> [Set task]:
Reproduce every one of the records below verbatim, with no line added, dropped, or altered.

> [Material shown]:

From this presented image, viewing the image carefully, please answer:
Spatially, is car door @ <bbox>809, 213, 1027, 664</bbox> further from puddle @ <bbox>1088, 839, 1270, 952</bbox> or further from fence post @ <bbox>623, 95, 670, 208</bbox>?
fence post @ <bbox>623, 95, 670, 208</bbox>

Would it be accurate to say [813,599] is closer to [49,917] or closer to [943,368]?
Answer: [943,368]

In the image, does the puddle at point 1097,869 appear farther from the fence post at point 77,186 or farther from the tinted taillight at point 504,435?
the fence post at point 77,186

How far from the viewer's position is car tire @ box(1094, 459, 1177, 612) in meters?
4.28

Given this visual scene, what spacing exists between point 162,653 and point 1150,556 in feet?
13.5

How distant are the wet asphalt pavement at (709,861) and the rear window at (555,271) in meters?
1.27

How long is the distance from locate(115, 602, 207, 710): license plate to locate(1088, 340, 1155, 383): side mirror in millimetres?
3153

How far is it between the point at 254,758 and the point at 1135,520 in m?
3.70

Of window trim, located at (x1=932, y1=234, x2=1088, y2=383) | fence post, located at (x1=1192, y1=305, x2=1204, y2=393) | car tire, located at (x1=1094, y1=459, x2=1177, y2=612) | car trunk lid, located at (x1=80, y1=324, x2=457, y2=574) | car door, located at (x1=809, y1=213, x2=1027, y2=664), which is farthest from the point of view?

> [Task solution]:
From this presented image, viewing the image carefully, please answer:
Spatially, is car door @ <bbox>809, 213, 1027, 664</bbox> further from puddle @ <bbox>1088, 839, 1270, 952</bbox> or further from fence post @ <bbox>623, 95, 670, 208</bbox>?
fence post @ <bbox>623, 95, 670, 208</bbox>

Would it be accurate to say [813,599] is closer to [49,917] or closer to [943,368]?
Answer: [943,368]

In the image, does the puddle at point 1097,869 appear farther from the fence post at point 77,186 or farther from the tinted taillight at point 504,435?
the fence post at point 77,186

How far from the viewer's position is car tire @ box(1094, 459, 1177, 612) in meters?
4.28

Given this visual scene, what spacing exists between point 162,653 and point 1150,556 in feet?
13.5

How distant are the wet asphalt pavement at (709,861) and the rear window at (555,271) in meters?
1.27

How long is the distance from locate(115, 602, 207, 710): license plate to locate(1088, 340, 1155, 383): side mirror in millimetres?
3153

How far is it between the point at 254,758 and the point at 1135,520 in m?
3.70

Of window trim, located at (x1=932, y1=234, x2=1088, y2=383) | fence post, located at (x1=1192, y1=305, x2=1204, y2=393) | car tire, located at (x1=1094, y1=459, x2=1177, y2=612) | car trunk lid, located at (x1=80, y1=324, x2=457, y2=574) | car door, located at (x1=809, y1=213, x2=1027, y2=664), which is farthest from the point of view?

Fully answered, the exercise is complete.